Der Ostwind lässt die Zweige knarren und ächzen, zerrt an den Hosenbeinen seiner Jeans, die er in wärmende Boots geschoben hat. Die Kapuze seiner wattierten Jacke hat er über den Kopf gestülpt, die Kordel unter dem Kinn festgezurrt.
Er schaut auf die Zufahrt zum Werk, das sich auf der anderen Straßenseite ausdehnt. Sie ist leer, wie immer um diese Zeit. Nur ein LKW mit dem Kennzeichnen eines fremden Landes steht auf dem Parkstreifen. Die Gardinen der Fahrerkabine sind zugezogen, die Standheizung summt.
Die Wachstube der Werkswache ist erleuchtet. Sie wird es die ganze Nacht sein. Die Schranke, die die Zufahrt zum Werk versperrt, ist geschlossen. Die Monitore im Hintergrund der Wachstube schimmern bläulich: alle Zufahrten des Werkes sind auf ihnen zu sehen.

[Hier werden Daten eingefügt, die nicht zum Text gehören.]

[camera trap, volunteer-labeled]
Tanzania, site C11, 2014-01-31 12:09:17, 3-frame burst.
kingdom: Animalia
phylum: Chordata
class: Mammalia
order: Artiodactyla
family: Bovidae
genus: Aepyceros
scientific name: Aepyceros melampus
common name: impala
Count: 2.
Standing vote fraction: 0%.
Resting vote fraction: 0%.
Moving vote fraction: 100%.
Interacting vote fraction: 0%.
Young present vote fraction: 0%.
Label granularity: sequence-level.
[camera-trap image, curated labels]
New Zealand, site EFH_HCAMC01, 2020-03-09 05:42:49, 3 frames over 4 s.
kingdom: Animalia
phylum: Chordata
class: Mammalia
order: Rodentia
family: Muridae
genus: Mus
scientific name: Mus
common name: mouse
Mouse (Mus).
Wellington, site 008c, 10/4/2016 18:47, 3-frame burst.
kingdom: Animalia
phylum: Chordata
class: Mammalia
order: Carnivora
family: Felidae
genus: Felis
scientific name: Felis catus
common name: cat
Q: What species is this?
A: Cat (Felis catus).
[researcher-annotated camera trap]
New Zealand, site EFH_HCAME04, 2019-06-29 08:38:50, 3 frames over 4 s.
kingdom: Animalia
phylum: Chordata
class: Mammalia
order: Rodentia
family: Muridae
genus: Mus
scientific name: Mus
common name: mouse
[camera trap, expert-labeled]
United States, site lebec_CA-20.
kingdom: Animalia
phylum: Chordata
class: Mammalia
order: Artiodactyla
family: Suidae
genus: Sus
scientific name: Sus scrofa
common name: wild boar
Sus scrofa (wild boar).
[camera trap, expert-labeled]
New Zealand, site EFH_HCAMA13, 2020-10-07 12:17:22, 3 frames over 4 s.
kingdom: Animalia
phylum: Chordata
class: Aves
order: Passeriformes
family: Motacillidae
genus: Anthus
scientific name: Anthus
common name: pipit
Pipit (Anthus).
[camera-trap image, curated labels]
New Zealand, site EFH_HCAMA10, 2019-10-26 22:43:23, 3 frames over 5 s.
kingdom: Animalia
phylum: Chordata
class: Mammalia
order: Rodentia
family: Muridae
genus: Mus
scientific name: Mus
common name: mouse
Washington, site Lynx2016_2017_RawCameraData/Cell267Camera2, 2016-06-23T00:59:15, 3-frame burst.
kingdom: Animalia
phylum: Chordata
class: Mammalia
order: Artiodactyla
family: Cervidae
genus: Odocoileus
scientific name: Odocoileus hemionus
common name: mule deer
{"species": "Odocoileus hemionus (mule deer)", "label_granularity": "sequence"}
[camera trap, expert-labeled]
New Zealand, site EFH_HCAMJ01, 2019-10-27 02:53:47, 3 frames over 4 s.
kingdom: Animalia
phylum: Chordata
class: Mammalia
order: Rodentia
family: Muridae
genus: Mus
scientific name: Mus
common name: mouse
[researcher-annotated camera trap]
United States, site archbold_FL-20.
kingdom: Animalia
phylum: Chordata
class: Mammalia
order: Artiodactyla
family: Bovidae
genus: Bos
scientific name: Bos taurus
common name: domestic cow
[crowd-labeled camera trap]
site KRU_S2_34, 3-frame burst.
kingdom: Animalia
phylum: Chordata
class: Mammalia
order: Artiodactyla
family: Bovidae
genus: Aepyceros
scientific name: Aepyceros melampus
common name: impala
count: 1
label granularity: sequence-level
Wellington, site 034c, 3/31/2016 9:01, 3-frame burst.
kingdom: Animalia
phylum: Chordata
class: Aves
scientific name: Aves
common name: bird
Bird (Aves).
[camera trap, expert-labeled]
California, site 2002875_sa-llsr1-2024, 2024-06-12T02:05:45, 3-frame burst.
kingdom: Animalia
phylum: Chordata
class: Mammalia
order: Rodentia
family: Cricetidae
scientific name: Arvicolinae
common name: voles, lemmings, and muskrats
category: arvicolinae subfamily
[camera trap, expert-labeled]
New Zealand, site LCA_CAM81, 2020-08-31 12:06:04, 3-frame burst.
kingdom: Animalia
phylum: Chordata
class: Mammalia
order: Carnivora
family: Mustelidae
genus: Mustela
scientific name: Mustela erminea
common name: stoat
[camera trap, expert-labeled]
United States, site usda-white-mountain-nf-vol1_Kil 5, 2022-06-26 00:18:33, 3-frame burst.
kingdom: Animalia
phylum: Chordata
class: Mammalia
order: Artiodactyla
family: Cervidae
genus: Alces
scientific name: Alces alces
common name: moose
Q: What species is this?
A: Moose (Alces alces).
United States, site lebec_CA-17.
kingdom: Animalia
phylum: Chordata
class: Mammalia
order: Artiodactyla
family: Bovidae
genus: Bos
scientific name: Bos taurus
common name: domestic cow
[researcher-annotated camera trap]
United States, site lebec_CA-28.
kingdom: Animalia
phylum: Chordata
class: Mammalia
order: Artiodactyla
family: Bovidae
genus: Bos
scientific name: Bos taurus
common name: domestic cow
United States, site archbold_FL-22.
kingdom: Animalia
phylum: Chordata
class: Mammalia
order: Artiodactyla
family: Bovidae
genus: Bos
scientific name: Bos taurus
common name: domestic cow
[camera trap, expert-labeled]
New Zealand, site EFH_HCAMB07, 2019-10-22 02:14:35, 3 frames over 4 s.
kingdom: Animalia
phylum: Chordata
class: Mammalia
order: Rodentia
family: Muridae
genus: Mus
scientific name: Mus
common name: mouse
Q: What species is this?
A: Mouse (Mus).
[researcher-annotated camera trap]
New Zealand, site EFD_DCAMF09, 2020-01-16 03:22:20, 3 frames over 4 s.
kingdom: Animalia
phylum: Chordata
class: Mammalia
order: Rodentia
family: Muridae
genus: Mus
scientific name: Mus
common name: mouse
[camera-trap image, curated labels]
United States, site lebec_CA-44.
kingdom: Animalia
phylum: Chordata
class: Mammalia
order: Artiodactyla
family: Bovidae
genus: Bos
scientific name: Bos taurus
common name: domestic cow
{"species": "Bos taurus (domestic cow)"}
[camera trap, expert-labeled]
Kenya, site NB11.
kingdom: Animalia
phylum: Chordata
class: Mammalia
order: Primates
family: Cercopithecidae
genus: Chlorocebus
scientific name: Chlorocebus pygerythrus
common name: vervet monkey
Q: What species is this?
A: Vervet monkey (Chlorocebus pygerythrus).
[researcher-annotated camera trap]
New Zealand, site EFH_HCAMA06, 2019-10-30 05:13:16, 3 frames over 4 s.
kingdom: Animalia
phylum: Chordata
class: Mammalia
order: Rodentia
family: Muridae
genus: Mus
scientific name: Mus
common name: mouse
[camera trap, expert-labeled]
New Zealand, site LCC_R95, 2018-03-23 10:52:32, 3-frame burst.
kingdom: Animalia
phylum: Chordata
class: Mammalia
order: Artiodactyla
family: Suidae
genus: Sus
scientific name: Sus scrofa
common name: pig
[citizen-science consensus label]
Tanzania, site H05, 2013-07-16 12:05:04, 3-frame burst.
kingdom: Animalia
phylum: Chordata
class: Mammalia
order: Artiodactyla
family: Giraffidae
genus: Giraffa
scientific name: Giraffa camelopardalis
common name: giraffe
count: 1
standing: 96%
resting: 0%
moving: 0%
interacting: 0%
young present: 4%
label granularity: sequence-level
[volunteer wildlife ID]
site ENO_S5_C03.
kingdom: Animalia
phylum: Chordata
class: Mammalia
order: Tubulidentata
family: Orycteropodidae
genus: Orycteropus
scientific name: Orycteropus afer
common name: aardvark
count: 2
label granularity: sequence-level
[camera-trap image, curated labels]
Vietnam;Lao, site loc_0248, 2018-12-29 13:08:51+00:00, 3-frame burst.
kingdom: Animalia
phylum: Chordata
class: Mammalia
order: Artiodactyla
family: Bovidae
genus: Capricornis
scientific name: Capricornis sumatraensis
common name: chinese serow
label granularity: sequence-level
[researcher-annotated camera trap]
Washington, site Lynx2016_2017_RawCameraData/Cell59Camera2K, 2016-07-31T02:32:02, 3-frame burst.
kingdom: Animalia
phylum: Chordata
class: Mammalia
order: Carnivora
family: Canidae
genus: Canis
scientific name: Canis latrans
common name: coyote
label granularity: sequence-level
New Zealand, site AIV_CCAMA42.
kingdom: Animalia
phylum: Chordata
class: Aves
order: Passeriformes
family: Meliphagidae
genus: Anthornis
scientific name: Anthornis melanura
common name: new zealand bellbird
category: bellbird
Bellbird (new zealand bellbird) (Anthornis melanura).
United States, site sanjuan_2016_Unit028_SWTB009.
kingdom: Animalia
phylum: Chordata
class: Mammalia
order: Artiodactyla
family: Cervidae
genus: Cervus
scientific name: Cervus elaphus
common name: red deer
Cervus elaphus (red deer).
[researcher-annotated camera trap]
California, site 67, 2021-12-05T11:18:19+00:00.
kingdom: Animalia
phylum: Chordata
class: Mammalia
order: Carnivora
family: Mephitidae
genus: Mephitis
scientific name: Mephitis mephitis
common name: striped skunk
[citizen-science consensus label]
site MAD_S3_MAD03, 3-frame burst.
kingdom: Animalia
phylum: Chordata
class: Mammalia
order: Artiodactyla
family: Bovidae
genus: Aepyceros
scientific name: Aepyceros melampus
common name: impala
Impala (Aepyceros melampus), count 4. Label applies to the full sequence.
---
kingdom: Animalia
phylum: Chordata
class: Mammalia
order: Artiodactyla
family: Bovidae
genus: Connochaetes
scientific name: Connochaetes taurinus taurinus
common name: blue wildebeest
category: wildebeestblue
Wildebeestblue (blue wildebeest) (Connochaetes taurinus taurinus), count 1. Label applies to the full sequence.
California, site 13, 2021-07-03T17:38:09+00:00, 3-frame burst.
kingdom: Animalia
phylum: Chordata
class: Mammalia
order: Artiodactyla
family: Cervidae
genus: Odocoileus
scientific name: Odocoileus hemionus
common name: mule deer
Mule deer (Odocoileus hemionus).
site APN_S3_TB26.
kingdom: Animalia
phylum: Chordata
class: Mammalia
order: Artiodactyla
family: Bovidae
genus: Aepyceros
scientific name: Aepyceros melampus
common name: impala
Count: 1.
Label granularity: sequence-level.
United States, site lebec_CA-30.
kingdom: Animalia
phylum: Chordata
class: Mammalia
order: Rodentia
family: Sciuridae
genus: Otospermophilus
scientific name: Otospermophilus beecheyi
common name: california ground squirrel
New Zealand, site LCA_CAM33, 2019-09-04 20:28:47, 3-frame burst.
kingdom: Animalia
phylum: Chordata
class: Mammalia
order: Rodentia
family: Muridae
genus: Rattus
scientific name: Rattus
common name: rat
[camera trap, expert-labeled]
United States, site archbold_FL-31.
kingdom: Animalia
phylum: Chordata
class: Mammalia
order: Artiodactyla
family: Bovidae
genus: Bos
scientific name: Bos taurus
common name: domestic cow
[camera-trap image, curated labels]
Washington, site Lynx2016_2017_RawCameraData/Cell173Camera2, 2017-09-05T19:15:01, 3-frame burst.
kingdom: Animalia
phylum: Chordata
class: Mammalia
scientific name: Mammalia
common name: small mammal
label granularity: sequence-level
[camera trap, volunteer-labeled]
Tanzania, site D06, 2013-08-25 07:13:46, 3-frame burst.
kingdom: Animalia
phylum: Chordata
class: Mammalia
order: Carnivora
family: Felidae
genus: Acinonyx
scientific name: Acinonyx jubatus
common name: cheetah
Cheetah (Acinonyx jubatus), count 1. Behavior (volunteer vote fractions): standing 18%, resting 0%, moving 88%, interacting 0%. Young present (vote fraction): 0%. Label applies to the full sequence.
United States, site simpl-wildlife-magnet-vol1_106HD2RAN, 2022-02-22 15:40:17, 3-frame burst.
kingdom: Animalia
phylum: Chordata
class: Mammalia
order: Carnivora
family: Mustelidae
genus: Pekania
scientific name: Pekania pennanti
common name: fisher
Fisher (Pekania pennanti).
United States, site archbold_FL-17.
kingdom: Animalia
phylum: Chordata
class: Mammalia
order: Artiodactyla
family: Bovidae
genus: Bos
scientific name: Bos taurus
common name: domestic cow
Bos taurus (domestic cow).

Der wachhabende Werkschutzmann telefoniert, das kann er erkennen. Hin und wieder schaut er in seine Richtung. Vor einigen Wochen ist er aus der Stube herausgekommen, zu ihm herüber, hatte ihn gefragt: „ Warum stehen Sie hier jeden Abend?“
Er hatte geantwortet: „Ich warte“.
„Auf was?“ hatte der Wachmann gefragt.
Da hatte er nur die Schultern hochgezogen, der Wachmann war kopfschüttelnd zurückgegangen. Seitdem lässt er ihn in Ruhe dort stehen.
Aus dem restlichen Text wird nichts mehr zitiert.